*** RECORDS FOR THIS TASK ***

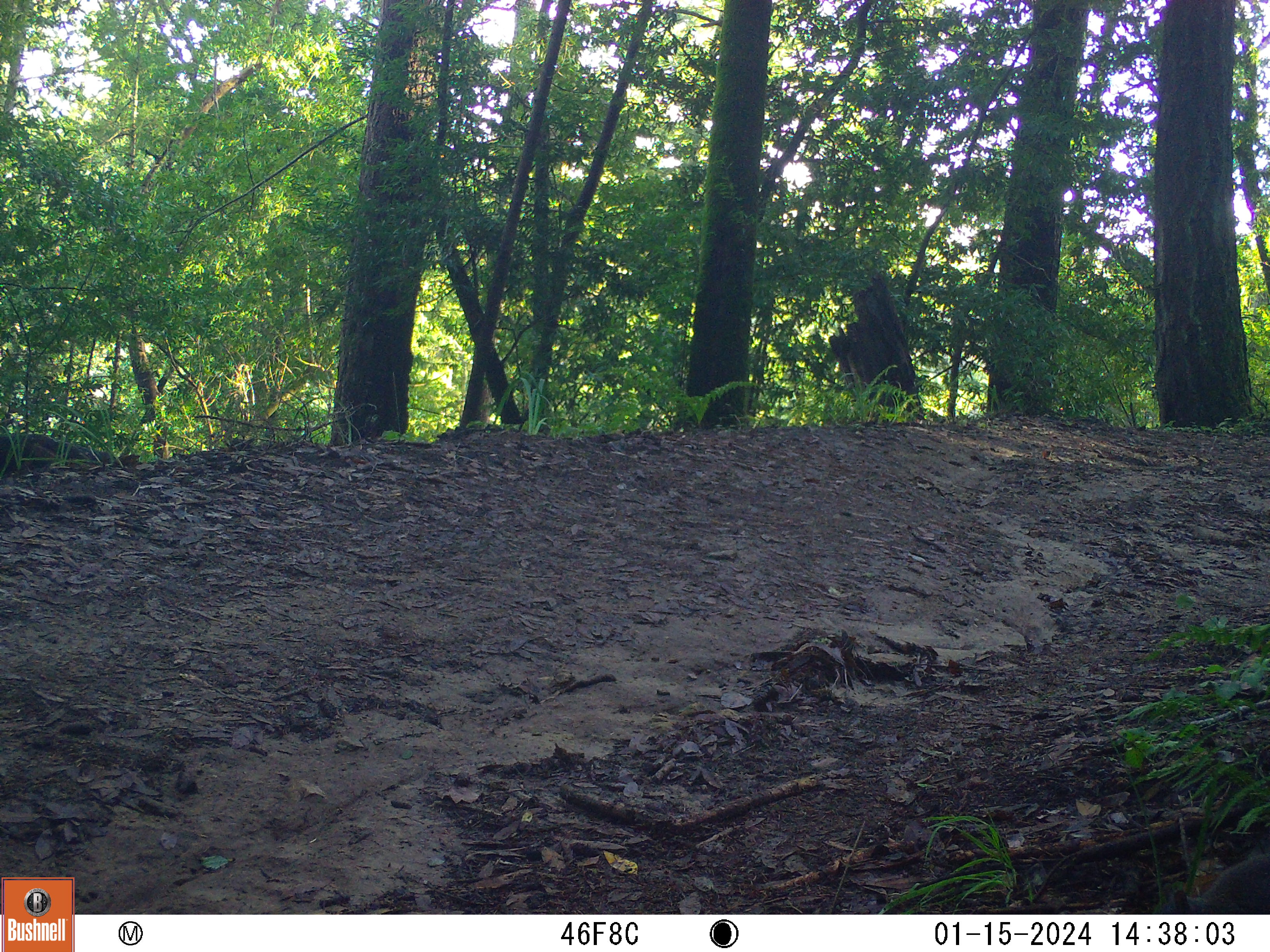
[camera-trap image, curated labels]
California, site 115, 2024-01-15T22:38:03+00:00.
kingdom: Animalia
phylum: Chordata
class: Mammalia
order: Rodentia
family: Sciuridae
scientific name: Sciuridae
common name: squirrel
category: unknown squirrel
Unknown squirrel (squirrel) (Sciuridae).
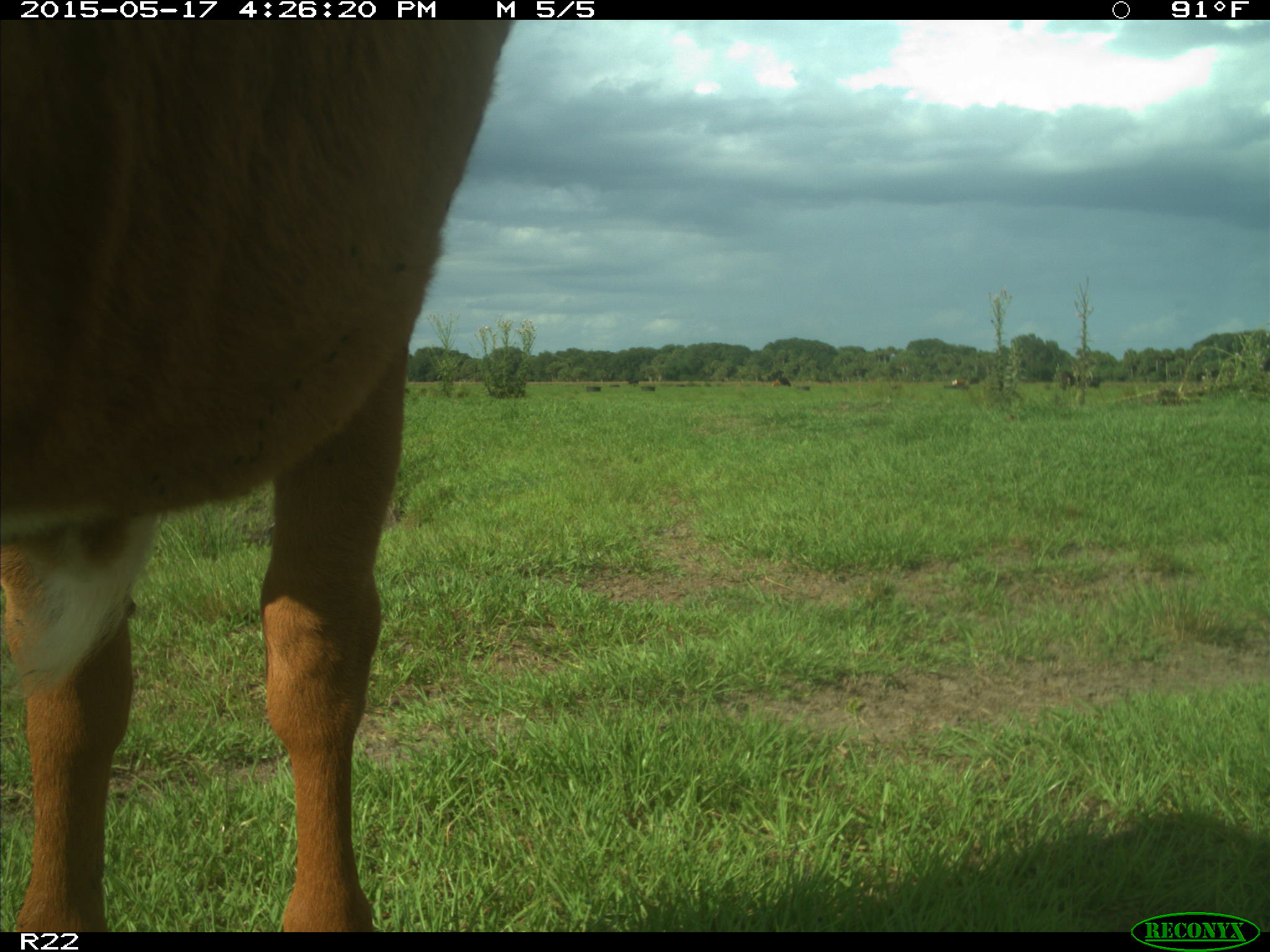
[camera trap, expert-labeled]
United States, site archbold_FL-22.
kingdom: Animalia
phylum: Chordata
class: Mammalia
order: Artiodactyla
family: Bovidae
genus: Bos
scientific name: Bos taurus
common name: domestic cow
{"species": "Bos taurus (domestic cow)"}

*** End of RECORDS FOR THIS TASK ***

WHAT IS NEEDED ▸ Leave out any pictures, please, and quote only the lines from the top of the data through the line that contains "common name: squirrel".

SOLUTION FOR THIS EXERCISE ▸
[camera-trap image, curated labels]
California, site 115, 2024-01-15T22:38:03+00:00.
kingdom: Animalia
phylum: Chordata
class: Mammalia
order: Rodentia
family: Sciuridae
scientific name: Sciuridae
common name: squirrel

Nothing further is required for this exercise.